Suggested Models

Users can carry out evaluation experiments currently for two tasks with Lumigator: summarization and translation. Lumigator supports evaluation with range of models for these tasks - including API-based models (e.g., OpenAI’s GPT-4o) and LLMs hosted on-premise or on cloud as well as models from Hugging Face Model Hub (e.g., BART for summarization). Please refer to the local model guide for evaluation of local models available via providers such as Ollama and the remote deployment guide for evaluation of models deployed on remote servers via vLLM and Ray Serve.

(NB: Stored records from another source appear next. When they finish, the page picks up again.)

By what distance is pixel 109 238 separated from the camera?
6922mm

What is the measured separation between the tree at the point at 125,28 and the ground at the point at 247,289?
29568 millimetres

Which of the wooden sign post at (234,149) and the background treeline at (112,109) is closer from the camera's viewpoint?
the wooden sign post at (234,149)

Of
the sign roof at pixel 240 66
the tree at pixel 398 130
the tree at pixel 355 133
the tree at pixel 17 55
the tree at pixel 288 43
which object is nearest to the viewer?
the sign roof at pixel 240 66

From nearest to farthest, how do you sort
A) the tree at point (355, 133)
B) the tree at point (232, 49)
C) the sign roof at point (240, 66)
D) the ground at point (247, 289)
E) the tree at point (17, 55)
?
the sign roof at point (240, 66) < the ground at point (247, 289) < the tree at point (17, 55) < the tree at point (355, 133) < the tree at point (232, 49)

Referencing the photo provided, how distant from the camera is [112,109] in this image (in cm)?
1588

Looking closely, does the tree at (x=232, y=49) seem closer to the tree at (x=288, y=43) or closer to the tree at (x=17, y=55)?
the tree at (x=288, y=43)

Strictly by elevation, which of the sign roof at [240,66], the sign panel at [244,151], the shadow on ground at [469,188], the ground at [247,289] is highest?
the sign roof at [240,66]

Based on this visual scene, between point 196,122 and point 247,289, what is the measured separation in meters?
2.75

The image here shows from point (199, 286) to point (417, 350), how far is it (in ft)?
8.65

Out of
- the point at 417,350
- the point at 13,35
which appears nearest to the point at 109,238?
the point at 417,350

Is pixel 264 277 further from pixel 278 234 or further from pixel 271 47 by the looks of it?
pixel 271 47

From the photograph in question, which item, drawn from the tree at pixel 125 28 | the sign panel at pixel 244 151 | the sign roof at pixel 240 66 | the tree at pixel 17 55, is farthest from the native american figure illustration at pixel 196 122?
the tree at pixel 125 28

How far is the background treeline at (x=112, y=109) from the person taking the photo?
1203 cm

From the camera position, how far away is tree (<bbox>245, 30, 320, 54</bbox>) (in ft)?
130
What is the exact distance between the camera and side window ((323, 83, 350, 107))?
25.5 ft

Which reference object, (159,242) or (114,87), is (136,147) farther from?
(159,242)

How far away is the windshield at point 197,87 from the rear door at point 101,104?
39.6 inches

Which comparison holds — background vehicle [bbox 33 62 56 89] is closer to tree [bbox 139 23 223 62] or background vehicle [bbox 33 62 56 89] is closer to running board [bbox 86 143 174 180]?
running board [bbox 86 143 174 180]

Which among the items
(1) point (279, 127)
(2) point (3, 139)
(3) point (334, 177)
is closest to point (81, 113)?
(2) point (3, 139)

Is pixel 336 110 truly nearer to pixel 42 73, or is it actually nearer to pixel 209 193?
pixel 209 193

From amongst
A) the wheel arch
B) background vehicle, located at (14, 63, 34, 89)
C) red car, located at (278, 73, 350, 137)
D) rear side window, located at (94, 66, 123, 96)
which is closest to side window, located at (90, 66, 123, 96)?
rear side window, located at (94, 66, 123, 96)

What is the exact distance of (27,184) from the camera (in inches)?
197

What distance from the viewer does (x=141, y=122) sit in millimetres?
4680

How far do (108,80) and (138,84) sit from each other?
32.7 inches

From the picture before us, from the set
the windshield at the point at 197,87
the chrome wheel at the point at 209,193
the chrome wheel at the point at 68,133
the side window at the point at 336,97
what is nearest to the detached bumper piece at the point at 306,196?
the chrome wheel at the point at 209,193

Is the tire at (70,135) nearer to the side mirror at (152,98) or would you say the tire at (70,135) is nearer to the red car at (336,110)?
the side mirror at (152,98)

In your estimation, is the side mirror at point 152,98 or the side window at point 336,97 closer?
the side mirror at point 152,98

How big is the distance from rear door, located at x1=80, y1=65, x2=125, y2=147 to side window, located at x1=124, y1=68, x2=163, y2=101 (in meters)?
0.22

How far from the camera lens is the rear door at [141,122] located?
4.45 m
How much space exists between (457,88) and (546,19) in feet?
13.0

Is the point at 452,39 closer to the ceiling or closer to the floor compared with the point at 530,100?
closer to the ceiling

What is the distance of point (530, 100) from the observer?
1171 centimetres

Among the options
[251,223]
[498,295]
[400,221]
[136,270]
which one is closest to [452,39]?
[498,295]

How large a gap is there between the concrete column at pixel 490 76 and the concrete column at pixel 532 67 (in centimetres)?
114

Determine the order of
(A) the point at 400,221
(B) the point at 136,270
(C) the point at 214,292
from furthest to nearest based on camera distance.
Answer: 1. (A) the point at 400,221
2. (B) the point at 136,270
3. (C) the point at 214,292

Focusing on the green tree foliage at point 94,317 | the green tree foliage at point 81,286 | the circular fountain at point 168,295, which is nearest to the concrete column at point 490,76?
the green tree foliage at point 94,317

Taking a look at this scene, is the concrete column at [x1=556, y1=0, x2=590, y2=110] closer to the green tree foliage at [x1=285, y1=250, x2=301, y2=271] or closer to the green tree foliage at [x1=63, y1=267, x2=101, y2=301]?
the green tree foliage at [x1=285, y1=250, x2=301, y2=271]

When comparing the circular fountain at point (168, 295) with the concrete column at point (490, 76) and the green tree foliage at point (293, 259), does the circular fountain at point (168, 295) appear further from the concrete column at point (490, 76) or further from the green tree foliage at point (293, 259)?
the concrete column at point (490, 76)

It is recommended to check if the model is compatible with the required library versions (e.g., Transformers) and runtime dependencies (e.g., vLLM). Practical factors such as compute availability and system configurations may also impact the successful use of a model. To get started, we have extensively tested a few models and created an endpoint to easily retrieve them.

Note

Using Hugging Face Models: For summarization, Lumigator supports any summarization model uploaded to the HF Model Hub. For translation, current support is limited to 3 model families:

multi-lingual models based on translation-prefix (bigscience/mt0-base)
multi-lingual models based on language code specification in the generation pipeline (facebook/m2m100_418M)
bilingual and multi-lingual models based on Opus-MT built on top of the marian architecture

Please check the full list of supported HF models.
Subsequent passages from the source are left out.